Kebakaran, apalagi menimpa rumah seorang tersangka dalam kasus yang melibatkan institusi pengawal kitab undang-undang hukum acara pidana (KUHAP) seperti Polri,pastilah akan membuat orang lain melupakan bahwa api bisa melalap apa saja. Seolah hidup ini berada dalam dunia fiksi ciptaan Agatha Christie, orang lantas menebak telah terjadi konspirasi. Entah konspirasi apa?
Begitu juga Mpok Nur, pedagang sayur-mayur, ketika pagi tadi ia berhenti di depan rumah.
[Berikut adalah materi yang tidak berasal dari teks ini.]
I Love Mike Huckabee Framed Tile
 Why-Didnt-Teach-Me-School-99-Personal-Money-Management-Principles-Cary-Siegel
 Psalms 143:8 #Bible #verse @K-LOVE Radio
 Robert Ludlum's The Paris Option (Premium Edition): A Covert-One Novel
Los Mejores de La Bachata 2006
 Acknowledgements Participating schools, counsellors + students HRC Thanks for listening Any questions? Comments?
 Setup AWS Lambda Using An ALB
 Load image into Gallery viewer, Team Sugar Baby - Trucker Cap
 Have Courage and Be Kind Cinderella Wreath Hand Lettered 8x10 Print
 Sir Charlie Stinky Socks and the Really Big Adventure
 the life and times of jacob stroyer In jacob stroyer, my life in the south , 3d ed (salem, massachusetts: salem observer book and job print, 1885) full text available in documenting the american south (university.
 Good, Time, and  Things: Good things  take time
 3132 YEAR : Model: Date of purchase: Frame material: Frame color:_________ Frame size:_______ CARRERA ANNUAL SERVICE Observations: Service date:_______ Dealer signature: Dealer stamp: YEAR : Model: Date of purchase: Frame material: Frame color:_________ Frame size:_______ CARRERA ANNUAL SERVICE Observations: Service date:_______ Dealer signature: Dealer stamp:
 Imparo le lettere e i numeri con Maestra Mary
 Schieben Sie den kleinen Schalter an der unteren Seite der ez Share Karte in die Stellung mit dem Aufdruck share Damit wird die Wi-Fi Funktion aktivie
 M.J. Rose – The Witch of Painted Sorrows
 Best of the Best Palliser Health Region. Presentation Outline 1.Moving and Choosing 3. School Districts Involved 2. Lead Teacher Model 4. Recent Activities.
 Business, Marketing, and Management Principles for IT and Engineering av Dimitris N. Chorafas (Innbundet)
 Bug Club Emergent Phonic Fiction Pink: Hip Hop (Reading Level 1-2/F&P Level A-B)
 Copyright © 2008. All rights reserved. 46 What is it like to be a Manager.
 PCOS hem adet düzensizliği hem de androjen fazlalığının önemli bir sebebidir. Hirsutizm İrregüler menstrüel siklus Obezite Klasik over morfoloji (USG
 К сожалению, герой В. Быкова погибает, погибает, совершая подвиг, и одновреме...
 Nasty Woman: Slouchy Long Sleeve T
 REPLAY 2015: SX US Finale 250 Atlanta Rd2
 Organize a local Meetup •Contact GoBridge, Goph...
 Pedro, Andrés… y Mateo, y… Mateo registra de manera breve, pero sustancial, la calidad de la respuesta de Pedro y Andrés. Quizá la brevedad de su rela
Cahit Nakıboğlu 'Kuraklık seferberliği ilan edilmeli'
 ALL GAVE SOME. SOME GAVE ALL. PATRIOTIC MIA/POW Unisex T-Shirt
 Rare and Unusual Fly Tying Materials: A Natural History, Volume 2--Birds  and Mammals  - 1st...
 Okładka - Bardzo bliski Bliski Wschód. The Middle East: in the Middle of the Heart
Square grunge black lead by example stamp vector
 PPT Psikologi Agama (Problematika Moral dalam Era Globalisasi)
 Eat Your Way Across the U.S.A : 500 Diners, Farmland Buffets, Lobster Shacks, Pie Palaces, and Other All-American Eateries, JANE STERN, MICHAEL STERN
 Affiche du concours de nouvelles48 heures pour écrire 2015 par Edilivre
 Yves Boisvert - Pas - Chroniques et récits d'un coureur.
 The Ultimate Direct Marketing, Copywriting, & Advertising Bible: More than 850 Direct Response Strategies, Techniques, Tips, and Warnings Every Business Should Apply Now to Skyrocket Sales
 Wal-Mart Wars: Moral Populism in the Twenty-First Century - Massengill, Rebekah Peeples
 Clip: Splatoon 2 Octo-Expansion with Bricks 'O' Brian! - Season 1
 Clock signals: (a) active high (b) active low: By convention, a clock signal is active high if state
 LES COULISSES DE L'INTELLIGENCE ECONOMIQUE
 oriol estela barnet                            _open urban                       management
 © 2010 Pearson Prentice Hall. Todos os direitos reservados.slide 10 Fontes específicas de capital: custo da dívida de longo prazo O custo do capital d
Diladeni istri saya, pagi itu Mpok Nur terlihat sangat cerdas itu.
Belakangan, tingkat kecerdasan Mpok Nur memang bertambah, justru setelah suaminya yang diduga pembegal ditembak seorang polisi pada mata kaki hingga cacat. “Waktu dibawa dari rumah, suami aku sudah gemetar dan berteriak. Dia sehat-sehat saja, tapi besoknya polisi memberi tahu dia di rumah sakit karena mencoba lari,” kata Mpok Nur beberapa bulan lalu ketika suaminya dirawat di rumah sakit.
Sejak itulah, sejak suaminya harus berjalan pincang, Mpok Nur jadi lebih cerdas apalagi kalau berkaitan dengan nasib polisi. “Semua polisi sama. Wong tidur aja bikin susah,” kata dia.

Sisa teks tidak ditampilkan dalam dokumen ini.